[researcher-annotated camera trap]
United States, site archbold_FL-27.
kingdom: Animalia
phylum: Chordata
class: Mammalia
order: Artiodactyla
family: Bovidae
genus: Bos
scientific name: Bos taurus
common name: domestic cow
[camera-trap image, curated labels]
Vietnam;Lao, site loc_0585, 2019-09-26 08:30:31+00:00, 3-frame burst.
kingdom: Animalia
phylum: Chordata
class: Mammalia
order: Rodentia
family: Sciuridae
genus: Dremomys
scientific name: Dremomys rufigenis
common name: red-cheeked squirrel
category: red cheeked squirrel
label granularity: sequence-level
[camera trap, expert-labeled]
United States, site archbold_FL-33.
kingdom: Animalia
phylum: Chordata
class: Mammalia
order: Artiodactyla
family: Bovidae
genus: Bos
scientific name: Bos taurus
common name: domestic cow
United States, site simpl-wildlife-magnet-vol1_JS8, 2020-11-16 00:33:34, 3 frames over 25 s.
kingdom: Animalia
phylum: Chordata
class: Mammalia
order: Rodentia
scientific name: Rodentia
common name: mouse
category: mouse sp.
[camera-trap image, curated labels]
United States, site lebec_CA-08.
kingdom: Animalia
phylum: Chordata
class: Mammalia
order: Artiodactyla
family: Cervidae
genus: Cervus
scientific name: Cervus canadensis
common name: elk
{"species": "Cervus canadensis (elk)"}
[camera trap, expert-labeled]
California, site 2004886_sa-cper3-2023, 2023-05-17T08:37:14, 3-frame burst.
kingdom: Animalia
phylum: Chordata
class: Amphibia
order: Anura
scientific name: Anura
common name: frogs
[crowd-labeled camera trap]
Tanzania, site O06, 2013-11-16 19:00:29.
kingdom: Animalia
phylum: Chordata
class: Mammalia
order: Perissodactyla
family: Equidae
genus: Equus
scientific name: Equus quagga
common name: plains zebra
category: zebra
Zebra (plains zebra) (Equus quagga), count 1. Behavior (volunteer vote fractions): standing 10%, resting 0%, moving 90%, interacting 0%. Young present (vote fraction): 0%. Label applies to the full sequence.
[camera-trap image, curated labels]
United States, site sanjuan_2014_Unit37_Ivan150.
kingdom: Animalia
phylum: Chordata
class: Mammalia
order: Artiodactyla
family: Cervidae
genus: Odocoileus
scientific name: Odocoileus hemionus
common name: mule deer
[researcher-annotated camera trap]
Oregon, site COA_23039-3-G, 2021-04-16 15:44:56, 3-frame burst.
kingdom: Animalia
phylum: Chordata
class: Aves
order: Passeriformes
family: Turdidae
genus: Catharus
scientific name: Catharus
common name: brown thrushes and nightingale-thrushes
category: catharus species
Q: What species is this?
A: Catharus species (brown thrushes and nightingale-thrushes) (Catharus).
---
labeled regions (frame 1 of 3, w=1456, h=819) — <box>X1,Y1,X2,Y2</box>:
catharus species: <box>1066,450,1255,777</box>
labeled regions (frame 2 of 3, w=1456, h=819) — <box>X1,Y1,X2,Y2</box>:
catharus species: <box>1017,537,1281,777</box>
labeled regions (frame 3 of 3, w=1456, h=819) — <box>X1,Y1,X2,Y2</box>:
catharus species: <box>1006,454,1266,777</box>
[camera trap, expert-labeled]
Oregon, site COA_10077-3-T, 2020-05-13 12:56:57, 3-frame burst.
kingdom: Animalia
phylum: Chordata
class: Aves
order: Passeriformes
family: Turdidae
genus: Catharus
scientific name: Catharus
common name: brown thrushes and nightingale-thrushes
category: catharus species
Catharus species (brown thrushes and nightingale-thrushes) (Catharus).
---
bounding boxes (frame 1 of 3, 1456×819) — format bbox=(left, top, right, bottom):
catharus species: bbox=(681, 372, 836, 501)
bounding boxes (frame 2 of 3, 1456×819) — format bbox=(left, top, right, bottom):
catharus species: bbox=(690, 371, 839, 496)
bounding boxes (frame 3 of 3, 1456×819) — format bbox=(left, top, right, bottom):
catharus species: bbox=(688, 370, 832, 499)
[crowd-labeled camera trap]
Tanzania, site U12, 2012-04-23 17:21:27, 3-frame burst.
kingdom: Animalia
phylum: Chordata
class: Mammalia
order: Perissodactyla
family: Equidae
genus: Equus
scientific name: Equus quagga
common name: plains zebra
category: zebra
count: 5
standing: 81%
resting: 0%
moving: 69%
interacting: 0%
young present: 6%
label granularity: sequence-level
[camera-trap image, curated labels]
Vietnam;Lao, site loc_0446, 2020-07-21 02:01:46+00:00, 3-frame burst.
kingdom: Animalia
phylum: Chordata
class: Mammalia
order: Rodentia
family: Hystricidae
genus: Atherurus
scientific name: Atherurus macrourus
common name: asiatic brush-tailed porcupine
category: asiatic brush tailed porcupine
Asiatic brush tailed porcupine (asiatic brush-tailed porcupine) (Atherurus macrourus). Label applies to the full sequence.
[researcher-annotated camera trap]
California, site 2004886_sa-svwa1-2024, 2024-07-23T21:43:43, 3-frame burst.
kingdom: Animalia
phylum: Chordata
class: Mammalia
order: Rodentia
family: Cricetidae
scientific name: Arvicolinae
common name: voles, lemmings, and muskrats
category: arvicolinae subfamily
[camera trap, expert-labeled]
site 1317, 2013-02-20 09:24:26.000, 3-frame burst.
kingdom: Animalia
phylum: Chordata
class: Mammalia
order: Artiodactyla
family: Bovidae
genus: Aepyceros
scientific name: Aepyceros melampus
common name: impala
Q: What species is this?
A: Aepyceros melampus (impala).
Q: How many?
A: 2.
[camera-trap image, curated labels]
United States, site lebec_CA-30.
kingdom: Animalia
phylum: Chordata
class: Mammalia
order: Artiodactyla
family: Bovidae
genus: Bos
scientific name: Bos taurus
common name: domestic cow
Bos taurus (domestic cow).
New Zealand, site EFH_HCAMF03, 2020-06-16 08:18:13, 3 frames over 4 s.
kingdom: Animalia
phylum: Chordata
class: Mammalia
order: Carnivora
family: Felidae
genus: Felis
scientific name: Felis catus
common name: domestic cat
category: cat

◆ ◆ ◆ ◆ ◆ ◆ ◆

**EXERCISE BRIEF:** Write each line of the data down again exactly as it reads.

**YOUR SOLUTION:**
[researcher-annotated camera trap]
United States, site archbold_FL-27.
kingdom: Animalia
phylum: Chordata
class: Mammalia
order: Artiodactyla
family: Bovidae
genus: Bos
scientific name: Bos taurus
common name: domestic cow
[camera-trap image, curated labels]
Vietnam;Lao, site loc_0585, 2019-09-26 08:30:31+00:00, 3-frame burst.
kingdom: Animalia
phylum: Chordata
class: Mammalia
order: Rodentia
family: Sciuridae
genus: Dremomys
scientific name: Dremomys rufigenis
common name: red-cheeked squirrel
category: red cheeked squirrel
label granularity: sequence-level
[camera trap, expert-labeled]
United States, site archbold_FL-33.
kingdom: Animalia
phylum: Chordata
class: Mammalia
order: Artiodactyla
family: Bovidae
genus: Bos
scientific name: Bos taurus
common name: domestic cow
United States, site simpl-wildlife-magnet-vol1_JS8, 2020-11-16 00:33:34, 3 frames over 25 s.
kingdom: Animalia
phylum: Chordata
class: Mammalia
order: Rodentia
scientific name: Rodentia
common name: mouse
category: mouse sp.
[camera-trap image, curated labels]
United States, site lebec_CA-08.
kingdom: Animalia
phylum: Chordata
class: Mammalia
order: Artiodactyla
family: Cervidae
genus: Cervus
scientific name: Cervus canadensis
common name: elk
{"species": "Cervus canadensis (elk)"}
[camera trap, expert-labeled]
California, site 2004886_sa-cper3-2023, 2023-05-17T08:37:14, 3-frame burst.
kingdom: Animalia
phylum: Chordata
class: Amphibia
order: Anura
scientific name: Anura
common name: frogs
[crowd-labeled camera trap]
Tanzania, site O06, 2013-11-16 19:00:29.
kingdom: Animalia
phylum: Chordata
class: Mammalia
order: Perissodactyla
family: Equidae
genus: Equus
scientific name: Equus quagga
common name: plains zebra
category: zebra
Zebra (plains zebra) (Equus quagga), count 1. Behavior (volunteer vote fractions): standing 10%, resting 0%, moving 90%, interacting 0%. Young present (vote fraction): 0%. Label applies to the full sequence.
[camera-trap image, curated labels]
United States, site sanjuan_2014_Unit37_Ivan150.
kingdom: Animalia
phylum: Chordata
class: Mammalia
order: Artiodactyla
family: Cervidae
genus: Odocoileus
scientific name: Odocoileus hemionus
common name: mule deer
[researcher-annotated camera trap]
Oregon, site COA_23039-3-G, 2021-04-16 15:44:56, 3-frame burst.
kingdom: Animalia
phylum: Chordata
class: Aves
order: Passeriformes
family: Turdidae
genus: Catharus
scientific name: Catharus
common name: brown thrushes and nightingale-thrushes
category: catharus species
Q: What species is this?
A: Catharus species (brown thrushes and nightingale-thrushes) (Catharus).
---
labeled regions (frame 1 of 3, w=1456, h=819) — <box>X1,Y1,X2,Y2</box>:
catharus species: <box>1066,450,1255,777</box>
labeled regions (frame 2 of 3, w=1456, h=819) — <box>X1,Y1,X2,Y2</box>:
catharus species: <box>1017,537,1281,777</box>
labeled regions (frame 3 of 3, w=1456, h=819) — <box>X1,Y1,X2,Y2</box>:
catharus species: <box>1006,454,1266,777</box>
[camera trap, expert-labeled]
Oregon, site COA_10077-3-T, 2020-05-13 12:56:57, 3-frame burst.
kingdom: Animalia
phylum: Chordata
class: Aves
order: Passeriformes
family: Turdidae
genus: Catharus
scientific name: Catharus
common name: brown thrushes and nightingale-thrushes
category: catharus species
Catharus species (brown thrushes and nightingale-thrushes) (Catharus).
---
bounding boxes (frame 1 of 3, 1456×819) — format bbox=(left, top, right, bottom):
catharus species: bbox=(681, 372, 836, 501)
bounding boxes (frame 2 of 3, 1456×819) — format bbox=(left, top, right, bottom):
catharus species: bbox=(690, 371, 839, 496)
bounding boxes (frame 3 of 3, 1456×819) — format bbox=(left, top, right, bottom):
catharus species: bbox=(688, 370, 832, 499)
[crowd-labeled camera trap]
Tanzania, site U12, 2012-04-23 17:21:27, 3-frame burst.
kingdom: Animalia
phylum: Chordata
class: Mammalia
order: Perissodactyla
family: Equidae
genus: Equus
scientific name: Equus quagga
common name: plains zebra
category: zebra
count: 5
standing: 81%
resting: 0%
moving: 69%
interacting: 0%
young present: 6%
label granularity: sequence-level
[camera-trap image, curated labels]
Vietnam;Lao, site loc_0446, 2020-07-21 02:01:46+00:00, 3-frame burst.
kingdom: Animalia
phylum: Chordata
class: Mammalia
order: Rodentia
family: Hystricidae
genus: Atherurus
scientific name: Atherurus macrourus
common name: asiatic brush-tailed porcupine
category: asiatic brush tailed porcupine
Asiatic brush tailed porcupine (asiatic brush-tailed porcupine) (Atherurus macrourus). Label applies to the full sequence.
[researcher-annotated camera trap]
California, site 2004886_sa-svwa1-2024, 2024-07-23T21:43:43, 3-frame burst.
kingdom: Animalia
phylum: Chordata
class: Mammalia
order: Rodentia
family: Cricetidae
scientific name: Arvicolinae
common name: voles, lemmings, and muskrats
category: arvicolinae subfamily
[camera trap, expert-labeled]
site 1317, 2013-02-20 09:24:26.000, 3-frame burst.
kingdom: Animalia
phylum: Chordata
class: Mammalia
order: Artiodactyla
family: Bovidae
genus: Aepyceros
scientific name: Aepyceros melampus
common name: impala
Q: What species is this?
A: Aepyceros melampus (impala).
Q: How many?
A: 2.
[camera-trap image, curated labels]
United States, site lebec_CA-30.
kingdom: Animalia
phylum: Chordata
class: Mammalia
order: Artiodactyla
family: Bovidae
genus: Bos
scientific name: Bos taurus
common name: domestic cow
Bos taurus (domestic cow).
New Zealand, site EFH_HCAMF03, 2020-06-16 08:18:13, 3 frames over 4 s.
kingdom: Animalia
phylum: Chordata
class: Mammalia
order: Carnivora
family: Felidae
genus: Felis
scientific name: Felis catus
common name: domestic cat
category: cat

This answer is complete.